Hungry Bear Comes Out of Hibernation Looking For Food on New York Porch
Bears are starting to come out of hibernation after a long winter. And they're hungry. One snowy black bear came looking for food on a porch in New York, getting a little too close for comfort.
Imagine looking out your back window and seeing a large black bear on your back deck. It happened in Worcester, New York around 2 AM on Tuesday, April 19."By looking at its size I'd say that he/she hibernated well this winter," James Gardner said in a video shared on Facebook.
Searching for Food
The bear roamed the backyard looking for food, including inside a bird feeder that the New York State Department of Environmental Conservation (DEC) suggests you take down to avoid bears in your yard.
Gardner did what the DEC suggests you do when you come across a bear. He made noise and yelled at the bear to scare it away. "Holy moly," Gardner said as the bear wandered away to continue its search for food.
Bears in New York
There are a minimum of 6,000 to 8,000 bears in New York State, according to the DEC.
Bears are curious animals and spend a great deal of time exploring for food. And they are smart. Bears learn from experience. If they find food, they will be back. That's why it's important to take down any bird feeders on your property. Birdfeed such as suet and seeds are a very strong attraction for bears.
The DEC has tips on how to keep bears away from your property and what to do if you encounter one.
To Avoid Bears Coming Onto Your Property:
- Clean your grill by turning it on high for several minutes after you are done cooking to burn residual odors.
- Lock up your trash. Bears love garbage. Keep all trash in sealed cans inside a building like a garage or shed. Anything with an odor can attract a bear.
- Do not feed your pets outside. Leftover food or even an empty dish can attract a bear.
- Do not have refrigerators or freezers outside or on porches. Bears can smell what is inside.
- Use noise to scare bears away: Yell, clap, or bang pots immediately upon sighting a bear.
- Stay calm: Walk slowly and speak in a loud and calm voice.
- Leave slowly: Cautiously back away from the bear and leave the area.
- Approach, surround, or corner a bear: Bears aggressively defend themselves when they feel threatened. Be especially cautious around cubs as mother bears are very protective.
- Run from a bear: They may chase.
- Throw your backpack or food bag at an approaching bear: This will only encourage bears to approach and "bully" people to get food. By teaching a bear to approach humans for food, you are endangering yourself, other campers/residents, and the bears.
- If a bear approaches you: Raise your arms and speak in a loud, calm voice while backing away.
- If a bear charges you: Stand your ground.
- If a bear makes contact with you: Fight back with anything at hand (knife, stick, rocks, or fists).
If You're Camping:
- Throw out all your trash and recyclables.
- Lock up your coolers and food. Store food in either the trunk of your car or in the cab of your truck. Keep windows shut and food and coolers out of sight.

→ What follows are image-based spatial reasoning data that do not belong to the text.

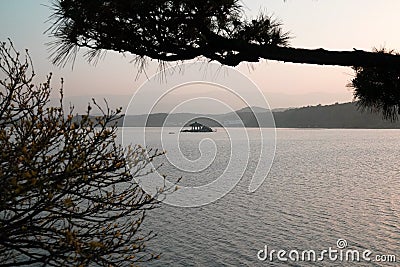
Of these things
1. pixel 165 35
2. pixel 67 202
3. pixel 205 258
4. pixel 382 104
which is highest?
pixel 165 35

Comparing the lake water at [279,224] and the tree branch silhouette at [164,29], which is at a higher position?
the tree branch silhouette at [164,29]

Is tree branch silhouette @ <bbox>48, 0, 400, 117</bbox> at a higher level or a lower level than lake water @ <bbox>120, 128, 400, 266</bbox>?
higher

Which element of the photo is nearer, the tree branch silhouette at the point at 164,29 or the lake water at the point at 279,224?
the tree branch silhouette at the point at 164,29

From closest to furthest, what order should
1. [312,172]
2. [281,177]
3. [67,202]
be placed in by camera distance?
[67,202] → [281,177] → [312,172]

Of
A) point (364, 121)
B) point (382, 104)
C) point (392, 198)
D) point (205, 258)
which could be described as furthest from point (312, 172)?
point (364, 121)

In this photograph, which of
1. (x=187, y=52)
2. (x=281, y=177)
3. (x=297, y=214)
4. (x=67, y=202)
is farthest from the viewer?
(x=281, y=177)

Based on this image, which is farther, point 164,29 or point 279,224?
point 279,224

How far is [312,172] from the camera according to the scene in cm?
4075

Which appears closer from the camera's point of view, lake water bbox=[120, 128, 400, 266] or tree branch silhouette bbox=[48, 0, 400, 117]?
tree branch silhouette bbox=[48, 0, 400, 117]

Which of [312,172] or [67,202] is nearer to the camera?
[67,202]

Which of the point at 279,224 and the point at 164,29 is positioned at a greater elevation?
the point at 164,29

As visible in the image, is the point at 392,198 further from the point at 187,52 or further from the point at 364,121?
the point at 364,121

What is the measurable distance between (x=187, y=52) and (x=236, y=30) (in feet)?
2.05

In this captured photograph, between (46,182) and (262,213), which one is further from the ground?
(46,182)
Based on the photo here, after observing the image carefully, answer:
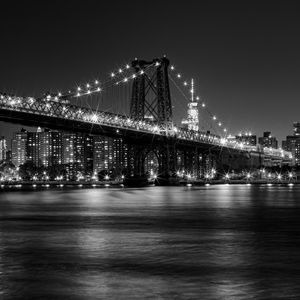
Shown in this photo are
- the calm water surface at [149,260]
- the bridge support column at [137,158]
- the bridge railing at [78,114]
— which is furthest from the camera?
the bridge support column at [137,158]

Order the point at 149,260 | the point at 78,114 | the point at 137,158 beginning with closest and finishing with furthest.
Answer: the point at 149,260 → the point at 78,114 → the point at 137,158

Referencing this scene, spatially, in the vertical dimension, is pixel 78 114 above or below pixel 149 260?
above

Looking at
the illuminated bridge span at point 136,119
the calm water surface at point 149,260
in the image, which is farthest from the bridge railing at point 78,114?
the calm water surface at point 149,260

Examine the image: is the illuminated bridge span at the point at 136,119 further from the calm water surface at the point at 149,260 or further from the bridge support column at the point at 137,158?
the calm water surface at the point at 149,260

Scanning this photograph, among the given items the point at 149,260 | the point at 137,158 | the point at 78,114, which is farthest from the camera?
the point at 137,158

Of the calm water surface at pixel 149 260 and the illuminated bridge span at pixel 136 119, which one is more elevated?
the illuminated bridge span at pixel 136 119

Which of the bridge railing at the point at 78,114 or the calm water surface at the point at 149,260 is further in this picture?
the bridge railing at the point at 78,114

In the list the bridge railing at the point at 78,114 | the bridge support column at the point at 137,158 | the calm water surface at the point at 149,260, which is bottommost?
the calm water surface at the point at 149,260

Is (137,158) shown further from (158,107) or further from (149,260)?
(149,260)

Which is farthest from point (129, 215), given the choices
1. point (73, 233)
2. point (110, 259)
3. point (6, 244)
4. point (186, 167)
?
point (186, 167)

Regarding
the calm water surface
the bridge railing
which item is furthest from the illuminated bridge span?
the calm water surface

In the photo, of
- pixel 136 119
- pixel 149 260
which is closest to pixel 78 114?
pixel 136 119

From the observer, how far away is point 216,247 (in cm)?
1736

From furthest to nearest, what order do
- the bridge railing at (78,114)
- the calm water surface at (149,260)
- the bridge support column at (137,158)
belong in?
the bridge support column at (137,158) → the bridge railing at (78,114) → the calm water surface at (149,260)
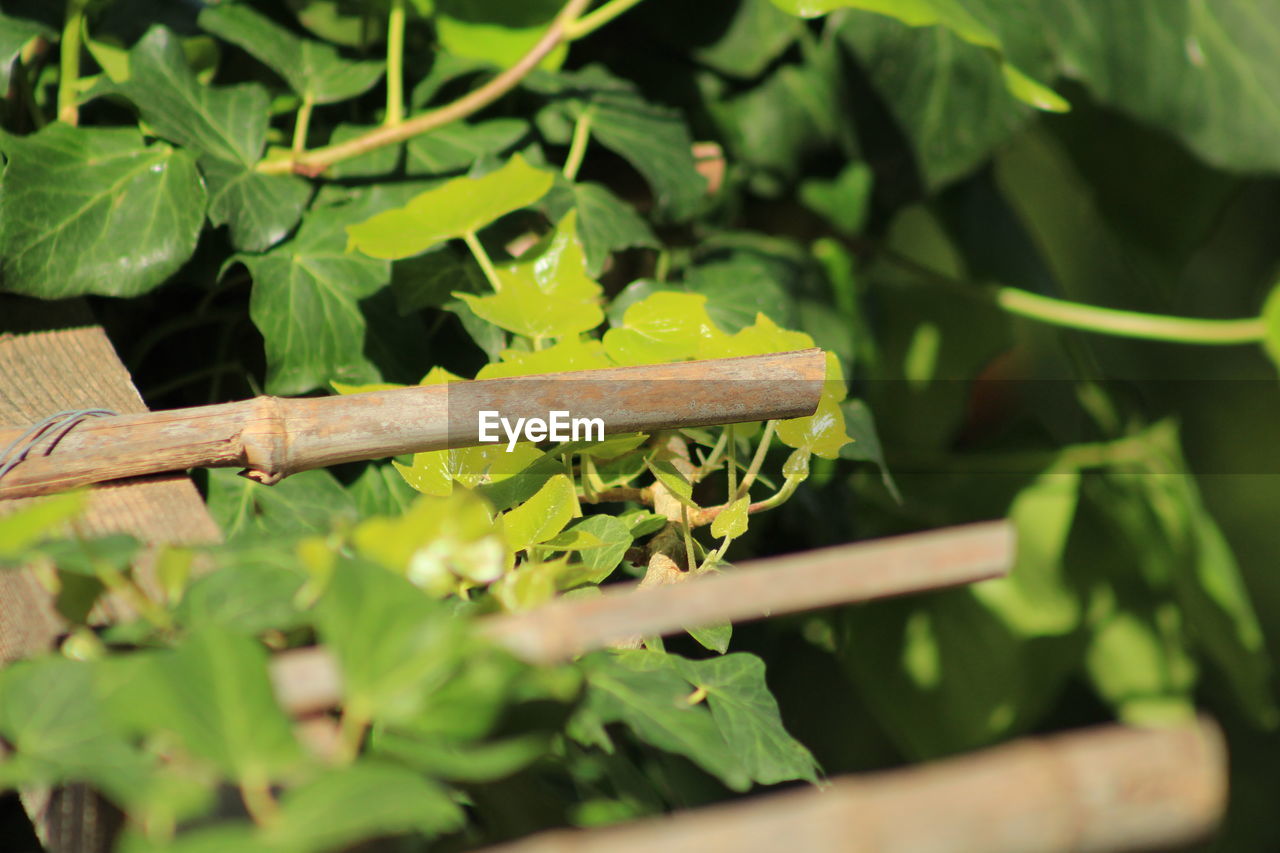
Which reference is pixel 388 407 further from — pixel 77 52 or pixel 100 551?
pixel 77 52

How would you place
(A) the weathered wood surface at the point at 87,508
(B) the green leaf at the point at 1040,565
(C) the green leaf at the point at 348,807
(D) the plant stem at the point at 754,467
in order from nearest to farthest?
1. (C) the green leaf at the point at 348,807
2. (A) the weathered wood surface at the point at 87,508
3. (D) the plant stem at the point at 754,467
4. (B) the green leaf at the point at 1040,565

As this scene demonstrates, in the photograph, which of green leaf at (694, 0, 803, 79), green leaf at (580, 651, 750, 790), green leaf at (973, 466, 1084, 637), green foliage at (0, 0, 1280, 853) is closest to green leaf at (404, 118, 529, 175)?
green foliage at (0, 0, 1280, 853)

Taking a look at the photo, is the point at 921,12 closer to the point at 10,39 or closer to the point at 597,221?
the point at 597,221

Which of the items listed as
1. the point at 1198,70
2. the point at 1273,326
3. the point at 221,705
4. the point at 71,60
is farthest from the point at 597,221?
the point at 1198,70

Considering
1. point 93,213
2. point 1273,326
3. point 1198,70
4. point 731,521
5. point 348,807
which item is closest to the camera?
point 348,807

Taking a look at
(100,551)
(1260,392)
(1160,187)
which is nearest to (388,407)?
(100,551)

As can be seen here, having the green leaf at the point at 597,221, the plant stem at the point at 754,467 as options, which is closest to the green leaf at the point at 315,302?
the green leaf at the point at 597,221

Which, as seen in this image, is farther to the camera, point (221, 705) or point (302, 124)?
point (302, 124)

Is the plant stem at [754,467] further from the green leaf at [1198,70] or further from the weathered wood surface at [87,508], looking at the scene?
the green leaf at [1198,70]
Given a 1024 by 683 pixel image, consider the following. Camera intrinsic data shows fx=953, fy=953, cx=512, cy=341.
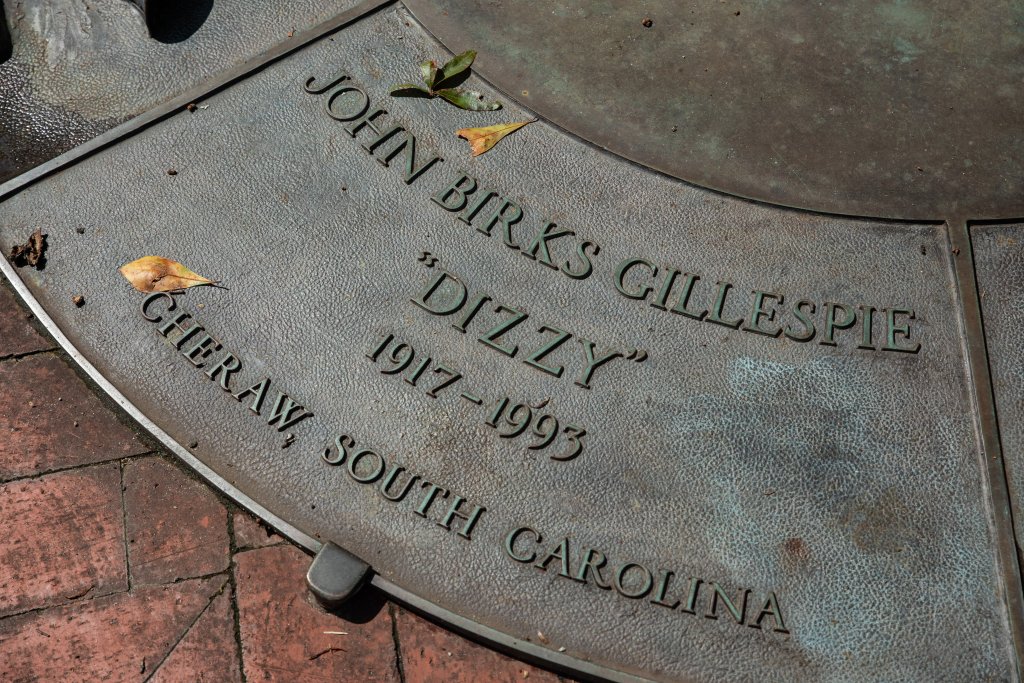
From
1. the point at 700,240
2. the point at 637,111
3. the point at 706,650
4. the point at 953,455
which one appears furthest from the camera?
the point at 637,111

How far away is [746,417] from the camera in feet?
7.52

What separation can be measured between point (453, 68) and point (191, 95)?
0.74 metres

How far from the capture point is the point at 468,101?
266 centimetres

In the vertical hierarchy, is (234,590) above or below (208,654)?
above

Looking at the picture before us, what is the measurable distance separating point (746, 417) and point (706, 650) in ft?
1.81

- NEVER keep food, coolers, or scented items in your tent.
- Treat all toiletries as food items. Toiletry products are heavily scented and are as attractive to bears as actual food.
- Clean up after all meals immediately. Keep grills, pots, pans, cooking utensils, and washbasins clean when not in use.
- Do not put grease, garbage, plastic diapers, cans, bottles, or other refuse into the fireplace. These items do not properly burn and will attract bears with their odors.
- Always remember when exploring the wilderness - you're in their home. Be vigilant and stay safe.